NAME
TextFileParser - an extensible Perl class to parse any text file by specifying grammar in derived classes.
VERSION
version 0.1821905
SYNOPSIS
use strict;
use warnings;
use TextFileParser;
my $parser = new TextFileParser;
$parser->read(shift @ARGV);
print $parser->get_records, "\n";
The above code reads a text file and prints the content to STDOUT
.
Here's another parser which is derived from TextFileParser
as the base class. See how simple it is to make your own parser.
use strict;
use warnings;
package CSVParser;
use parent 'TextFileParser';
sub save_record {
my ($self, $line) = @_;
chomp $line;
my (@fields) = split /,/, $line;
$self->SUPER::save_record(\@fields);
}
package main;
my $a_parser = new CSVParser;
$a_parser->read(shift @ARGV);
foreach my $rec ($a_parser->get_records) {
print $_, "\t" for (@{$rec});
print "\n";
}
METHODS
new
Takes no arguments. Returns a blessed reference of the object.
my $pars = new TextFileParser;
read
Takes zero or one string argument with the name of the file. Throws an exception if filename provided is either non-existent or cannot be read for any reason.
$pars->read($filename);
# The above is equivalent to the following
$pars->filename($anotherfile);
$pars->read();
Returns once all records have been read or if an exception is thrown for any parsing errors. This function will handle all open
and close
operations on all files even if any exception is thrown.
use Try::Tiny;
try {
$pars->read('myfile.txt');
} catch {
print STDERR $_, "\n";
}
You're better-off not overriding this subroutine. Override save_record
instead. If you want to intervene in the file open
step you can't do it for now. A new version will explain how you can do that.
filename
Takes zero or one string argument with the name of a file. Returns the name of the file that was last opened if any. Returns undef if no file has been opened. This is most useful in generating error messages.
lines_parsed
Takes no arguments. Returns the number of lines last parsed.

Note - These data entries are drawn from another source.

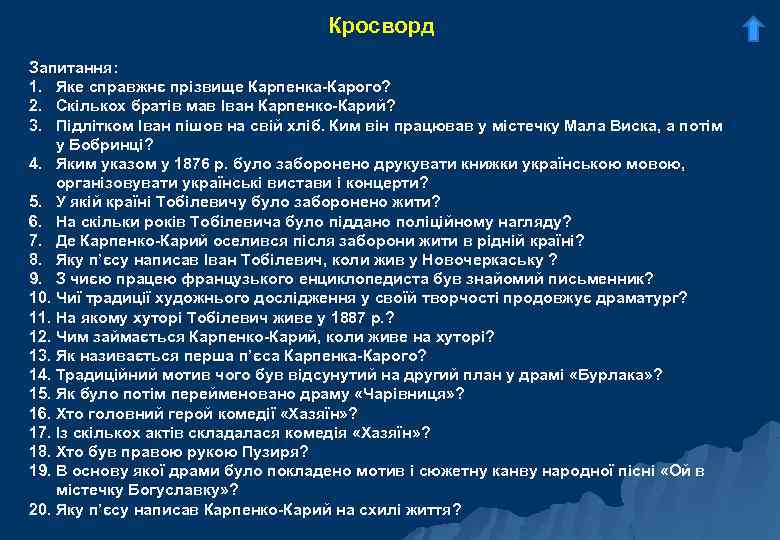 Кросворд

Запитання:
1. Яке справжнє прізвище Карпенка-Карого?
2. Скількох братів мав Іван Карпенко-Карий?
3. Підлітком Іван пішов на свій хліб. Ким він працював у містечку Мала Виска, а потім у Бобринці?
4. Яким указом у 1876 р. було заборонено друкувати книжки українською мовою, організовувати українські вистави і концерти?
5. У якій країні Тобілевичу було заборонено жити?
6. На скільки років Тобілевича було піддано поліційному нагляду?
7. Де Карпенко-Карий оселився після заборони жити в рідній країні?
8. Яку п'єсу написав Іван Тобілевич, коли жив у Новочеркаську ?
9. З чиєю працею французького енциклопедиста був знайомий письменник?
10. Чиї традиції художнього дослідження у своїй творчості продовжує драматург?
11. На якому хуторі Тобілевич живе у 1887 р.?
12. Чим займається Карпенко-Карий, коли живе на хуторі?
13. Як називається перша п'єса Карпенка-Карого?
14. Традиційний мотив чого був відсунутий на другий план у драмі «Бурлака»?
15. Як було потім перейменовано драму «Чарівниця»?
16. Хто головний герой комедії «Хазяїн»?
17. Із скількох актів складалася комедія «Хазяїн»?
18. Хто був правою рукою Пузиря?
19. В основу якої драми було покладено мотив і сюжетну канву народної пісні «Ой в містечку Богуславку»?
20. Яку п'єсу написав Карпенко-Карий на схилі життя?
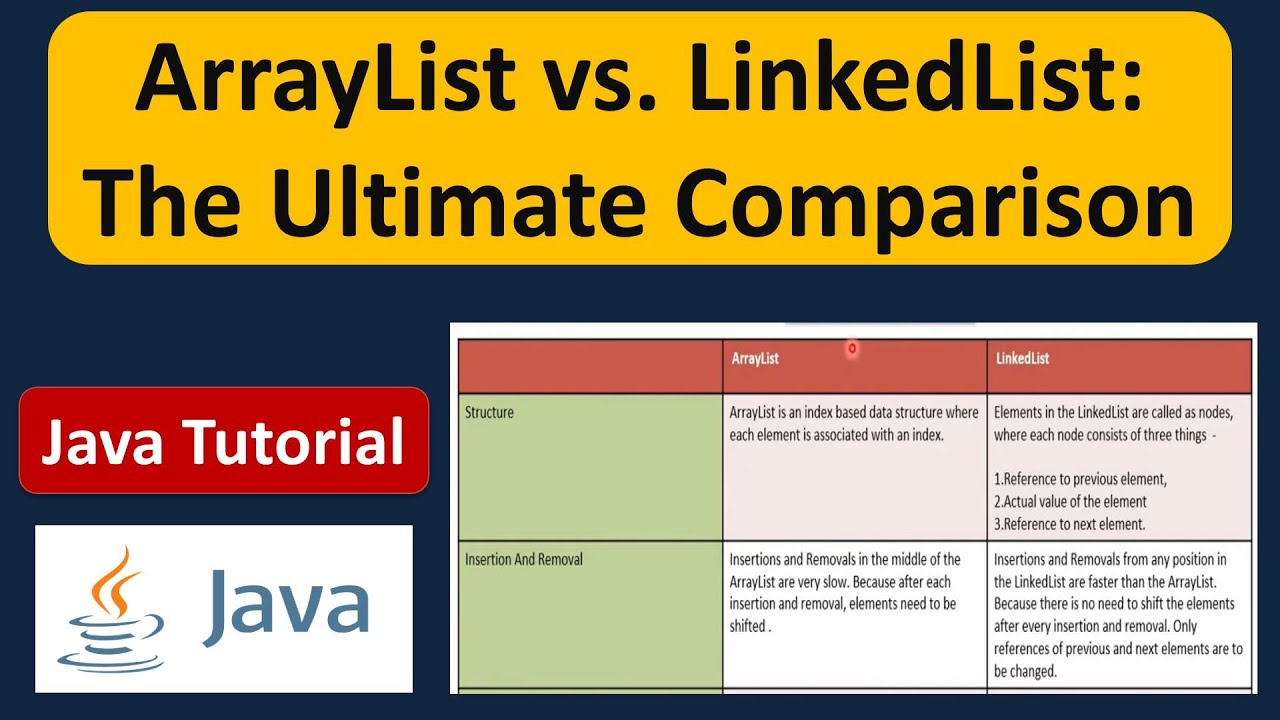 ArrayList vs. LinkedList: The Ultimate Comparison

Java Tutorial

Java

| | ArrayList | LinkedList |
|---|---|---|
| Structure | ArrayList is an index based data structure where each element is associated with an index. | Elements in the LinkedList are called as nodes, where each node consists of three things - 1.Reference to previous element, 2.Actual value of the element 3.Reference to next element. |
| Insertion And Removal | Insertions and Removals in the middle of the ArrayList are very slow. Because after each insertion and removal, elements need to be shifted . | Insertions and Removals from any position in the LinkedList are faster than the ArrayList. Because there is no need to shift the elements after every insertion and removal. Only references of previous and next elements are to be changed. |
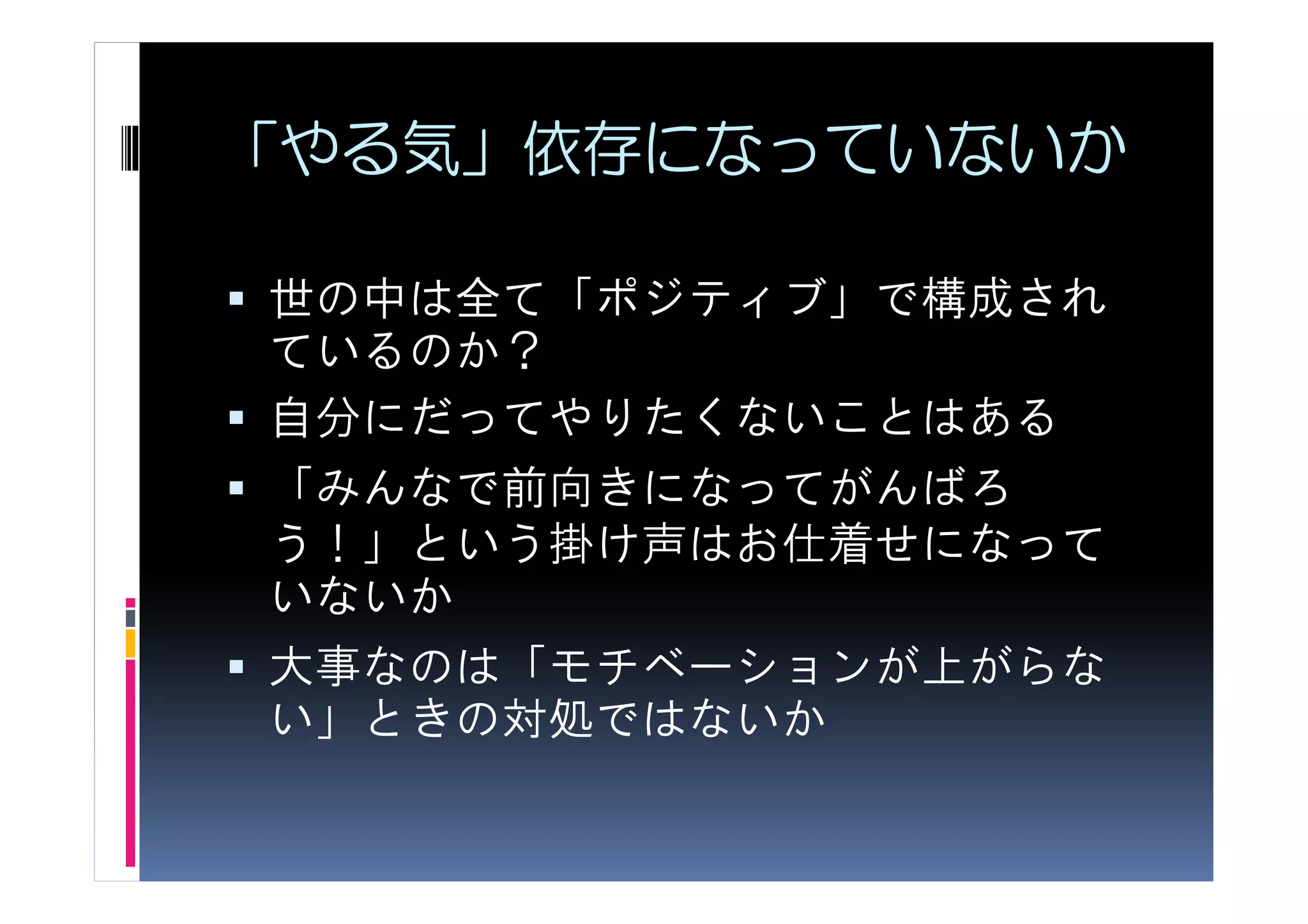 「やる気」依存になっていないか

▪ 世の中は全て「ポジティブ」で構成されているのか？

▪ 自分にだってやりたくないことはある

▪ 「みんなで前向きになってがんばろう！」という掛け声はお仕着せになっていないか

▪ 大事なのは「モチベーションが上がらない」ときの対処ではないか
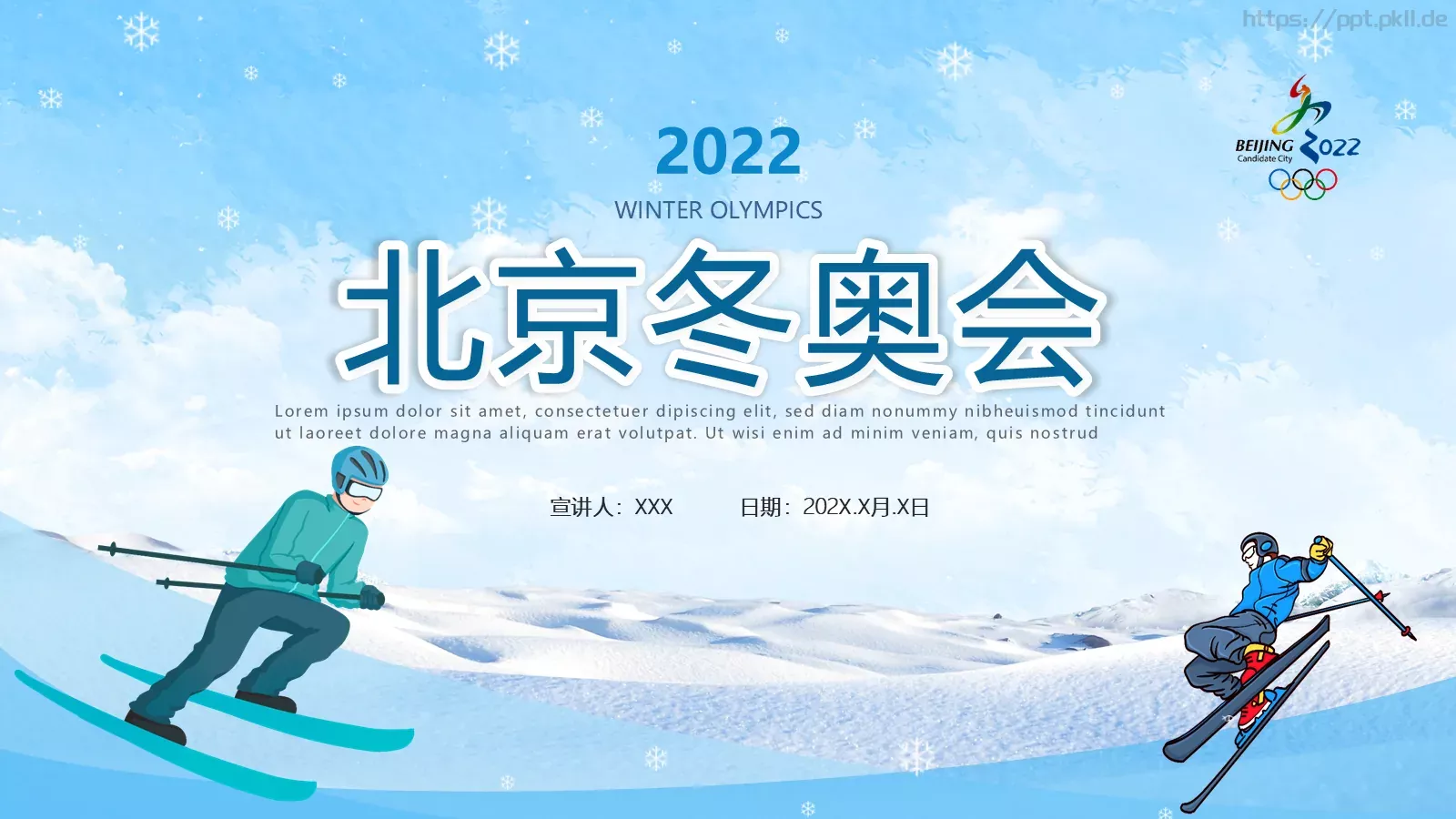 https://ppt.pkll.de

BEIJING 2022
Candidate City

2022
WINTER OLYMPICS

北京冬奥会

Lorem ipsum dolor sit amet, consectetuer dipiscing elit, sed diam nonummy nibheuismod tincidunt ut laoreet dolore magna aliquam erat volutpat. Ut wisi enim ad minim veniam, quis nostrud

宣讲人：XXX 日期：202X.X月.X日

print $pars->lines_parsed, " lines were parsed\n";
This is also very useful for error message generation. See example under Synopsis.
save_record
Takes exactly one string argument. This method can be overridden in derived classes to extract the relevant information from each line and store records. In general once the relevant data has been collected, you would want to call SUPER::save_record
. By default, this method saves the input string as the record.
See Synopsis for how a derived class could write their own method to handle data.
package MyParser;
use parent 'TextFileParser';
sub save_record {
my ($self, $line) = @_;
my $data = __extract_some_info($line);
$self->SUPER::save_record($data);
}
Here's an example of a parser that reads multi-line records: if a line starts with a '+'
character then it is to be treated as a continuation of the previous line.
use strict;
use warnings;
package MultilineParser;
use parent 'TextFileParser';
sub save_record {
my ($self, $line) = @_;
chomp $last_rec;
return $self->SUPER::save_record($line) if $line !~ /^[+]\s+/;
$line =~ s/^[+]\s+//g;
$self->SUPER::save_record( $self->pop_record . $line );
}
sub __append_last_record {
my ($self, $line) = @_;
my $last_rec = $self->pop_record;
$self->SUPER::save_record($last_rec . $line);
}
get_records
Takes no arguments. Returns an array containing all the records that were read by the parser.
record_list_pointer
Takes no arguments and returns the reference to the array containing all the records. This may be useful if you want to re-order the records in some way.
last_record
Takes no arguments and returns the last saved record. Leaves the saved records untouched.
my $last_rec = $pars->last_record;
pop_record
Takes no arguments and returns the last saved record. In the process the last element from the saved records is lost. To ensure data is not lost, make sure you call SUPER::save_record
or simply save_record
after a call to pop_record
.
my $last_rec = $pars->pop_record;
$uc_last = uc $last_rec;
$pars->save_record($uc_last);
AUTHOR
Balaji Ramasubramanian <balajiram@cpan.org>
COPYRIGHT AND LICENSE
This software is copyright (c) 2018 by Balaji Ramasubramanian.
This is free software; you can redistribute it and/or modify it under the same terms as the Perl 5 programming language system itself.